»»

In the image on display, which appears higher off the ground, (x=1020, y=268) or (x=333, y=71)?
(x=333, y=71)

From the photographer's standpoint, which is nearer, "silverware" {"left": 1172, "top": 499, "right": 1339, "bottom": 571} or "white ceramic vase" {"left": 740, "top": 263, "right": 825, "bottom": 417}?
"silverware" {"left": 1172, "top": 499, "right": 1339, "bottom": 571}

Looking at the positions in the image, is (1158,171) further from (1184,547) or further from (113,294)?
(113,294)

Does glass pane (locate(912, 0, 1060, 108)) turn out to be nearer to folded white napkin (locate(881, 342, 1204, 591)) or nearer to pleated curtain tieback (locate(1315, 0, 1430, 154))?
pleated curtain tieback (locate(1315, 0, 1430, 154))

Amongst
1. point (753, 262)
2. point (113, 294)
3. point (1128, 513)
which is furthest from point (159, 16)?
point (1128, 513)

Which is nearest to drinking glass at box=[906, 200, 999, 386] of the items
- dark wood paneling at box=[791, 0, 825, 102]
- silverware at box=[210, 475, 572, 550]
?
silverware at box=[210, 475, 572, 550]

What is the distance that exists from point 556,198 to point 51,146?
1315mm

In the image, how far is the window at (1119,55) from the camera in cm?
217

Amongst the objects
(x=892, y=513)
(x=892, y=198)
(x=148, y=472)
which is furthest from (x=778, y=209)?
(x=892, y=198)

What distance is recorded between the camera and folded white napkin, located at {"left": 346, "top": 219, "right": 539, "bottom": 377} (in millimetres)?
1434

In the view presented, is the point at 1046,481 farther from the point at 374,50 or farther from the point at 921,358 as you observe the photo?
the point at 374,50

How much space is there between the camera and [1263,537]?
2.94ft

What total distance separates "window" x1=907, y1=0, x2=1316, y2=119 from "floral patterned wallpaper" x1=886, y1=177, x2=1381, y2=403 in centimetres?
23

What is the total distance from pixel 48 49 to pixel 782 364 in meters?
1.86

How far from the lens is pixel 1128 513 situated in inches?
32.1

««

_Task instructions_: Put every line of the records above into a JSON list of strings, one string per line, and leave out the blank lines.

_Reply_:
[
  "In the image on display, which appears higher off the ground, (x=1020, y=268) or (x=333, y=71)?",
  "(x=333, y=71)",
  "From the photographer's standpoint, which is nearer, \"silverware\" {\"left\": 1172, \"top\": 499, \"right\": 1339, \"bottom\": 571} or \"white ceramic vase\" {\"left\": 740, \"top\": 263, \"right\": 825, \"bottom\": 417}?",
  "\"silverware\" {\"left\": 1172, \"top\": 499, \"right\": 1339, \"bottom\": 571}",
  "Looking at the positions in the image, is (1158,171) further from (1184,547) or further from (113,294)?",
  "(113,294)",
  "Does glass pane (locate(912, 0, 1060, 108)) turn out to be nearer to folded white napkin (locate(881, 342, 1204, 591)) or nearer to pleated curtain tieback (locate(1315, 0, 1430, 154))?",
  "pleated curtain tieback (locate(1315, 0, 1430, 154))",
  "Amongst",
  "1. point (753, 262)",
  "2. point (113, 294)",
  "3. point (1128, 513)",
  "which is furthest from point (159, 16)?",
  "point (1128, 513)",
  "Which is nearest to drinking glass at box=[906, 200, 999, 386] of the items",
  "- dark wood paneling at box=[791, 0, 825, 102]",
  "- silverware at box=[210, 475, 572, 550]",
  "?",
  "silverware at box=[210, 475, 572, 550]",
  "What is the distance that exists from point 556,198 to point 51,146?",
  "1315mm",
  "In the image, how far is the window at (1119,55) from the camera in cm?",
  "217",
  "Amongst the objects",
  "(x=892, y=513)",
  "(x=892, y=198)",
  "(x=148, y=472)",
  "which is furthest from (x=778, y=209)?",
  "(x=892, y=198)",
  "What distance is recorded between the camera and folded white napkin, located at {\"left\": 346, \"top\": 219, \"right\": 539, \"bottom\": 377} (in millimetres)?",
  "1434",
  "In the view presented, is the point at 1046,481 farther from the point at 374,50 or farther from the point at 921,358 as you observe the photo?",
  "the point at 374,50",
  "How much space is there between the camera and [1263,537]?",
  "2.94ft",
  "What total distance separates \"window\" x1=907, y1=0, x2=1316, y2=119 from \"floral patterned wallpaper\" x1=886, y1=177, x2=1381, y2=403 in centimetres?",
  "23",
  "What is the total distance from pixel 48 49 to pixel 782 364 in meters?",
  "1.86",
  "How far from the lens is pixel 1128 513 situated in inches?",
  "32.1"
]